Commissioned Works

last days/first field

feettothefireicon

jillsigman

A multi-phase movement/planting/conversational experience by Jill Sigman 

May 7, 8, and 9, 2013 at 7:30pm at the Invisible Dog

Choreography by Jill Sigman (with the performers)
Design by Jill Sigman
Performed by Hadar Ahuvia, Corinne Cappelletti, Donna Costello, Sally Hess, Irene Hsi, Paloma McGregor, Jill Sigman, Devika Wickremesinghe
Original score created and performed by Kristin Norderval
Costumes (from reclaimed materials) by kymkym
Plants by Camilla Hammer & Henry Sweets

In the fall semester of 2012, Jill Sigman conducted research for her new work last days/first field with Wesleyan faculty, students, and staff. A goal of the performance is to incorporate the work and ideas of people who work on urban farms or in composting, food justice, permaculture, or environmental education. A movement ritual for our time, last days/first field kinesthetically distills the feeling of now-- what it is to live in the face of climate change, extreme weather, economic instability, and political polarization. Eight dancers channel natural geological processes, ancient practices, Williamsburg hipsters, and pupating insects to create a non-linear landscape that just might be the future. The piece culminates in a durational planting, in which the performers plant a micro-field of seedlings in the performance space.

thefield

Photos of THE FIELD by Shannon Welch

 

On November 17, 2012, Sigman and students from a wide range of curricular and co-curricular backgrounds explored these issues in an intensive workshop called THE FIELD: durational practice, contemplation, and social change. The all-day experience centered around the exercise/ritual of planting a field of seedlings indoors. Sigman and the students discussed their experiences trying to create change in the world and looked at the significance of a field--politically and ritually and also engaged in a number of physical explorations around the ideas of duration and contemplation.
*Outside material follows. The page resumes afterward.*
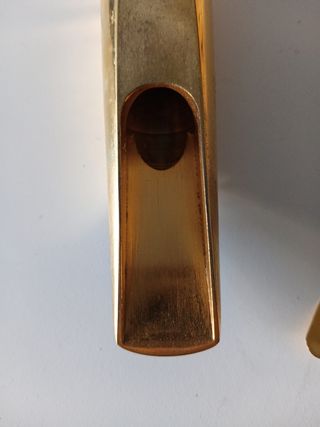 Boquilla barítono Jody Jazz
last days/first field is influenced by Sigman's previous work The Hut Project. The Hut Project is an ongoing series of site-based activities that weaves together themes of sustainability, shelter, real estate, nature, and home. Sigman began by building a series of simple structures from found and re-purposed materials. Each hut acts as a catalyst for local activities such as performance, video, collaboration, and community dialogue. The huts are containers--places where the concepts of dwelling, structure, and art object meet. The most recent Hut #7 was installed at Arts@Renaissance, part of St. Nick's Alliance in Brooklyn, New York. Sigman and the students in her co-taught class Ritual, Health, and Healing met with community members at St. Nick's Alliance throughout the spring 2011 semester in order to learn about issues related to waste management, health, education, and women's activism in the neighborhood.

hut #7
Hut #7 by Rafael Gamo

 

Jill Sigman

Jill Sigman is a choreographer, performer, improviser, and teacher. Trained in classical ballet, modern dance, analytic philosophy, and the visual arts, Sigman has been making dances and performance installations since the early 1990s. In 1998 she founded her company

jill sigman/thinkdance as a vehicle for these artistic experiments. In the same year she received her Ph.D. in philosophy from Princeton University.
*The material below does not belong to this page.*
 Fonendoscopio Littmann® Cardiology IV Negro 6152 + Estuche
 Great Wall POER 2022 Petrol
Sigman juxtaposes physical movement with elements such as video, text, and light to create layered landscapes of meaning that explore pressing questions of our time. To engage audiences as intellectual partners, she has gravitated to alternative spaces, socially conscious topics, adnd work that plays with the boundaries of dance.

Born in Brooklyn, Sigman was trained extensively in classical ballet at the Joffrey Ballet and Ballet Center of Brooklyn. She discovered modern dance at Princeton University where she received a Certificate in Theater and Dance and studied with Ze’eva Cohen, Jim May, Mark Taylor, and Sally Hess. Sigman went on to perform with Ze’eva Cohen Chamber Projects before forming her own company. She has also been rehearsal director of the Belgian Irma Vandenbroucke! Danstheater and has collaborated with the Brooklyn-based collective Red Dive.

Known as a compelling solo performer, Sigman has created numerous solo shows. "Sigman is riveting," the Village Voice wrote of Vision Begins, "an elf with the rebelliousness of the '60s avant-garde, the piscine fluidity of a Tharp dancer, and the charisma and athleticism of today's virtuosos." Her work for large groups grows out of her exploration of solo performance.

As an educator, Sigman gives workshops in technique, improvisation, composition, and dance theory, as well as educational presentations at colleges, high schools, and community centers. She has been a member of the dance faculty at Princeton University, a Movement Tutor at the Imaginary Academy in Grozjnan, Croatia, a professor of aesthetics at Brooklyn College, and a frequent guest teacher in Belgium. Sigman writes and lectures on art theory and has been published in The Journal of Philosophical Research and Midwest Studies in Philosophy, and profiled for her integration of body and theory in the Serbian feminist journal Pro Femina. She has been a guest editor of the Movement Research Performance Journal.

In 2003, Sigman left 200 texts about why she makes art around NYC- in buses, phone booths, public bathrooms, and supermarket freezers.